Working with an enormous amount of text data is always hectic and time-consuming. Hence, many companies and organisations rely on Information Extraction techniques to automate manual work with intelligent algorithms. Information extraction can reduce human effort, reduce expenses, and make the process less error-prone and more efficient.
This article will delve into building information extraction algorithms on unstructured data using OCR, Deep Learning and NLP techniques. It will also cover use-cases, challenges and discuss how to set up information extraction NLP workflows for your business.
Table of Contents
- What is Information Extraction?
- How Does Information Extraction Work?
- Setting up an Information Extraction Workflow
- A few applications of Information Extraction
Have an OCR problem in mind for information extraction? Want to digitize invoices, PDFs or number plates? Head over to Nanonets and build OCR models for free!

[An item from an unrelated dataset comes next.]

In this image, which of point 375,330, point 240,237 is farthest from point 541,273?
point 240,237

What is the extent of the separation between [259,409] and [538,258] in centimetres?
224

What is Information Extraction?
Information Extraction is the process of parsing through unstructured data and extracting essential information into more editable and structured data formats.
For example, consider we're going through a company’s financial information from a few documents. Usually, we search for some required information when the data is digital or manually check the same. But with information extraction NLP algorithms, we can automate the data extraction of all required information such as tables, company growth metrics, and other financial details from various kinds of documents (PDFs, Docs, Images etc.).
Below is a screenshot explaining how we can extract information from an Invoice.
Information Extraction from text data can be achieved by leveraging Deep Learning and NLP techniques like Named Entity Recognition. However, if we build one from scratch, we should decide the algorithm considering the type of data we're working on, such as invoices, medical reports, etc. This is to make sure the model is specific to a particular use case. We’ll be learning more about this in the following sections.
How Does Information Extraction Work?
To understand the mechanics of Information Extraction NLP algorithms, we should understand the kind of data we are working on. This will help us to sort out the information we want to extract from the unstructured data. For example, for invoice related information, the algorithm should understand the invoice items, company name, billing address etc. While working on medical reports, it should identify and extract patient names, drug information, and other general reports.
After curating the data, we’ll then start applying the information extraction NLP techniques, to process and build models around the data. Below are some of the most common techniques that are frequently used.
Computers usually won't understand the language we speak or communicate with. Hence, we break the language, basically the words and sentences, into tokens and then load it into a program. The process of breaking down language into tokens is called tokenization.
For example, consider a simple sentence: "NLP information extraction is fun''. This could be tokenized into:
- One-word (sometimes called unigram token): NLP, information, extraction, is, fun
- Two-word phrase (bigram tokens): NLP information, information extraction, extraction is, is fun, fun NLP
- Three-word sentence (trigram tokens): NLP information extraction, information extraction is, extraction is fun
import spacy nlp = spacy.load("en_core_web_sm") doc = nlp("Apple is looking at buying U.K. startup for $1 billion") for token in doc: print(token.text)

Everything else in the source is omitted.